L'Union africaine elle-même a rappelé en février que le déficit financier continuait d'empêcher la mise en œuvre efficace du mandat d'AUSSOM, notamment pour les allocations, les équipements et les capacités de soutien.
Le danger est donc celui d'un vide de transition.
Si AUSSOM réduit trop rapidement ses capacités avant que les forces somaliennes soient prêtes, Al-Shabaab peut exploiter l'espace créé.
Si la mission reste en place sans financement durable, elle devient elle-même vulnérable.
La Somalie se retrouve ainsi entre deux risques :
sortir trop tôt → vide sécuritaire
rester trop longtemps → dépendance financière
LE PROBLÈME SOMALIEN DÉPASSE LA SOMALIE
C’est ici que le dossier devient géopolitique.
La Somalie contrôle une longue façade sur l'océan Indien et se trouve à proximité du golfe d'Aden, de la mer Rouge et des grandes routes maritimes reliant l'Asie, le Moyen-Orient et l'Europe.
Une dégradation sécuritaire aurait donc des conséquences potentielles sur :
ports → commerce maritime → pêche → investissements → énergie → sécurité régionale.
Elle pourrait également affecter le Kenya, l'Éthiopie, Djibouti et les autres États de la Corne.
Le coût d'un retrait mal financé ne serait donc pas nécessairement limité au budget d'AUSSOM.
Il pourrait apparaître plus tard sous forme de :
coûts sécuritaires + coûts commerciaux + coûts humanitaires.
LA SOMALIE ENTRE DANS UNE NOUVELLE PHASE
Le véritable changement est peut-être celui-ci :
Pendant deux décennies, la question était :
Comment maintenir suffisamment de forces internationales en Somalie ?
Elle devient maintenant :
Comment financer la dernière phase de cette présence sans provoquer un nouveau cycle d'instabilité ?
C'est une question beaucoup plus difficile.
La Somalie doit augmenter sa propre capacité de financement.

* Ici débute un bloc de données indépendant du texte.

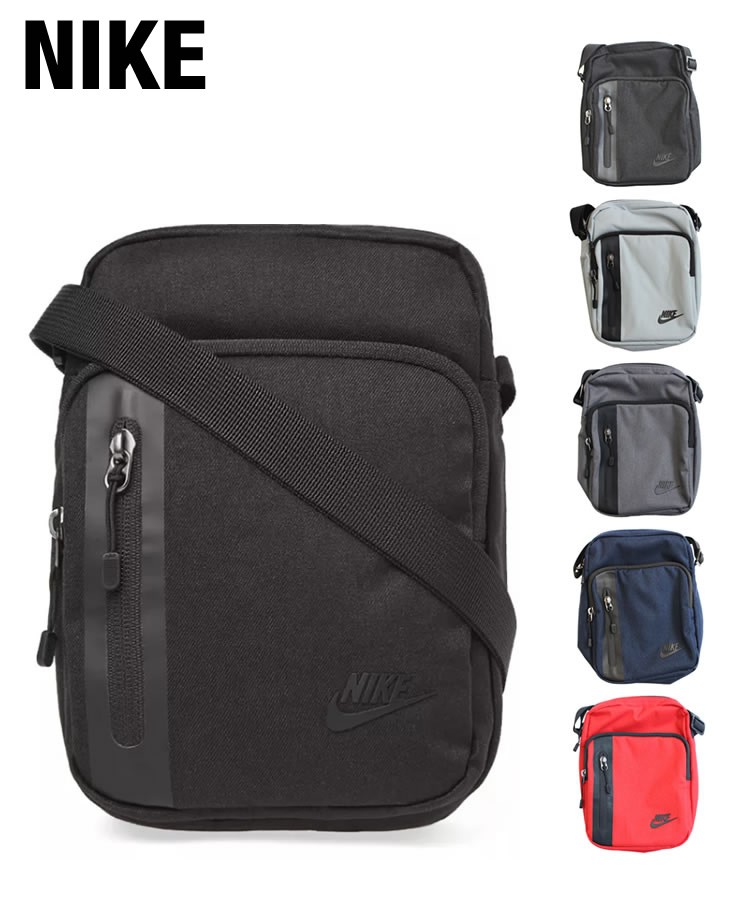 nike bags under 1000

L'Union africaine doit démontrer qu'elle peut financer une opération qu'elle dirige.
Les Nations unies doivent décider jusqu'où maintenir leur soutien logistique.
Et les partenaires extérieurs doivent déterminer si leur retrait peut être compensé sans créer un vide.
MSM INTELLIGENCE -LE SIGNAL
Le chiffre important n'est pas seulement celui des 190 millions de dollars du budget AUSSOM.
Le véritable signal est la combinaison de quatre événements :
Washington se retire du financement logistique.
AUSSOM dépend toujours fortement de l'architecture UNSOS.
Le sommet de Kampala n'a pas produit de solution financière collective.
Le mandat actuel arrive à échéance fin décembre 2026.
Ces quatre éléments créent une échéance stratégique.
La question n’est plus de savoir si la Somalie a besoin d’AUSSOM. Elle est de savoir qui est prêt à payer pour éviter que son départ ne crée un vide sécuritaire.
C'est là que se situe le véritable signal MIOS.
La réponse déterminera non seulement l'avenir d'une mission africaine.
Elle permettra aussi de mesurer la capacité réelle de l'Union africaine à financer sa propre architecture de sécurité.
Et si aucune solution crédible n'émerge avant la fin de 2026, AUSSOM pourrait devenir le premier grand test de la nouvelle réalité : une Afrique appelée à prendre davantage en charge sa sécurité, mais qui ne dispose pas encore de tous les moyens financiers pour le faire.